Les archives de la ville de Cordes, bastide fondée en 1222 par Raimond VII, comte de Toulouse, pour fortifier ses possessions au nord du Tarn, constituent l’un des fonds les plus riches de l’Albigeois, eu égard à l’importance de la commune. Les Archives départementales ont en dépôt depuis 1880 toutes les archives anciennes à l’exception du cartulaire coté AA 1 dit « le libre ferrat » de 1273 à 1625 conservé à la mairie. Ces archives ont fait l’objet d’un inventaire particulièrement détaillé et précieux, rédigé par Charles Portal, directeur des Archives départementales du Tarn de 1890 à 1927 et enfant de Cordes (voir l'Inventaire sommaire des archives communales antérieures à 1790, Albi, 1903). Les archives modernes, fonds volumineux déposé dans la deuxième moitié du XXe siècle, sont en cours de classement.

La ville de Castres, sous-préfecture du Tarn, conserve la totalité de ses archives à la médiathèque. Les archives anciennes ont été répertoriées par l’archiviste municipal Maurice Estadieu en 1881 dans l’Inventaire-sommaire des archives communales de la ville de Castres antérieures à 1790, Castres, 1881. La partie ancienne y a beaucoup plus souffert qu’à Albi. Peu de documents sont antérieurs à la fin du XVIe siècle. Les liasses ont été reliées au XIXe siècle. Parmi les documents les plus anciens, on notera la présence de la copie d’une charte des coutumes de Castres remontant au XIVe siècle. On signalera aussi des documents, issus de la série BB, qui témoignent de l’administration consulaire de 1372 à 1789. La partie moderne et contemporaine est beaucoup plus complète et le service d’archives de la ville a mis en place une politique de collecte des archives municipales efficace.

Gaillac : Ce fonds  ne comporte que peu de documents antérieurs au XVIe siècle. Nous signalerons, dans la série AA, la présence du cartulaire rédigé vers 1850 par M. Hugonet, alors secrétaire de mairie. C’est la copie des documents les plus importants des archives communales et M. Hugonet y a réuni quelques chartes extraites de l’Histoire générale du Languedoc (AA 1). Aujourd’hui, les archives communales de Gaillac sont toutes regroupées à la tour Peyre de Brens.

Rabastens : cette commune conserve un fonds important d’archives anciennes dont le premier document conservé date de 1228. Il s’agit du « livre des coustumes de la maison commune de Rabastens en Albigeois » regroupant des transcriptions d’actes de 1228-1668 (AA 1). Rabastens compte aussi une suite quasi continue de registres de délibérations de 1567 à 1785 et un cadastre fourni commençant dès le XIVe siècle. Aujourd’hui, les archives de Rabastens, tant anciennes que contemporaines sont toujours conservées à la mairie.

Mazamet : le fonds des archives communales conservé en mairie comprend, en particulier, la copie du XVIe siècle de la charte de Jourdain de Saissac, seigneur d’Hautpoul, portant concessions et privilèges aux consuls d’Hautpoul-Mazamet en 1244 (AA 1). Mazamet possède la collection des registres de délibérations de 1632 à 1790. Les archives municipales détiennent aussi la collection d’état civil, aussi bien pour les paroisses catholiques (depuis 1680) que protestantes (depuis 1618). Les archives, conservées autrefois à la médiathèque, sont maintenant consultables à la Maison des Mémoires.

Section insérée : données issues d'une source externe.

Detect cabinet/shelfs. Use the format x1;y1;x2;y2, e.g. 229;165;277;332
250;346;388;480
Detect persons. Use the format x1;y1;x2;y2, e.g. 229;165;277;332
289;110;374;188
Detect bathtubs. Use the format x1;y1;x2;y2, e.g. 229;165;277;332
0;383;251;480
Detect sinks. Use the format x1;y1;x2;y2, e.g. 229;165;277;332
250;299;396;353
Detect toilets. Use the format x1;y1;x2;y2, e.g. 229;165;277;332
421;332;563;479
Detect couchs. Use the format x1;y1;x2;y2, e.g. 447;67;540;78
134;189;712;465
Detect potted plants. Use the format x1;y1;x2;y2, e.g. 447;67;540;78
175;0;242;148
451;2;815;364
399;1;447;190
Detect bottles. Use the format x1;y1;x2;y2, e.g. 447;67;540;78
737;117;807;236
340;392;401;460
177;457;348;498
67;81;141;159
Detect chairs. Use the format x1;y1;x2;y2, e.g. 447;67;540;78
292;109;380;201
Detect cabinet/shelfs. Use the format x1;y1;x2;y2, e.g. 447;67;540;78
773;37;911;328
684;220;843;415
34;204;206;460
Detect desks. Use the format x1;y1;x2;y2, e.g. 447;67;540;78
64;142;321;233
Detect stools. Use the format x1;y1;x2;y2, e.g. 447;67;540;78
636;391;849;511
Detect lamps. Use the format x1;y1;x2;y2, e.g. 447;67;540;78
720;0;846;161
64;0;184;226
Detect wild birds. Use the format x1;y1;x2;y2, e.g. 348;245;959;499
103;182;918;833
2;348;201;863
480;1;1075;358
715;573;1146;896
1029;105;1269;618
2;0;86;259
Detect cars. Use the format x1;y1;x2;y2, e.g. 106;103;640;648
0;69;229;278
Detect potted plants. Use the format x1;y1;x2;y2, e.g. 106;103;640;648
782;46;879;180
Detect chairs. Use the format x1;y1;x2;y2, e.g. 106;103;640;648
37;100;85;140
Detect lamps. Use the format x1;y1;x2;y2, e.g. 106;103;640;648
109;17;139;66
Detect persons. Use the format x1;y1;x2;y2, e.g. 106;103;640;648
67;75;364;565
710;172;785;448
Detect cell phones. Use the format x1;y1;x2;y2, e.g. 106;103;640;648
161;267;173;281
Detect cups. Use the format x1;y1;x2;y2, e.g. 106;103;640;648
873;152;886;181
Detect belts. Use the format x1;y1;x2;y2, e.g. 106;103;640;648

Carmaux : toutes les archives sont conservées dans la commune dans laquelle existe un service d’archives municipales. La commune s’étant surtout développée au XIXe siècle, elle compte peu d’archives anciennes ; on notera cependant le compoix de 1654 (CC 1) ainsi que cinq registres paroissiaux de 1610 à 1792 (GG 1 à 5). Les archives municipales de Carmaux accueillent en dépôt les archives des mines de Carmaux, gérées par les Archives départementales du Tarn.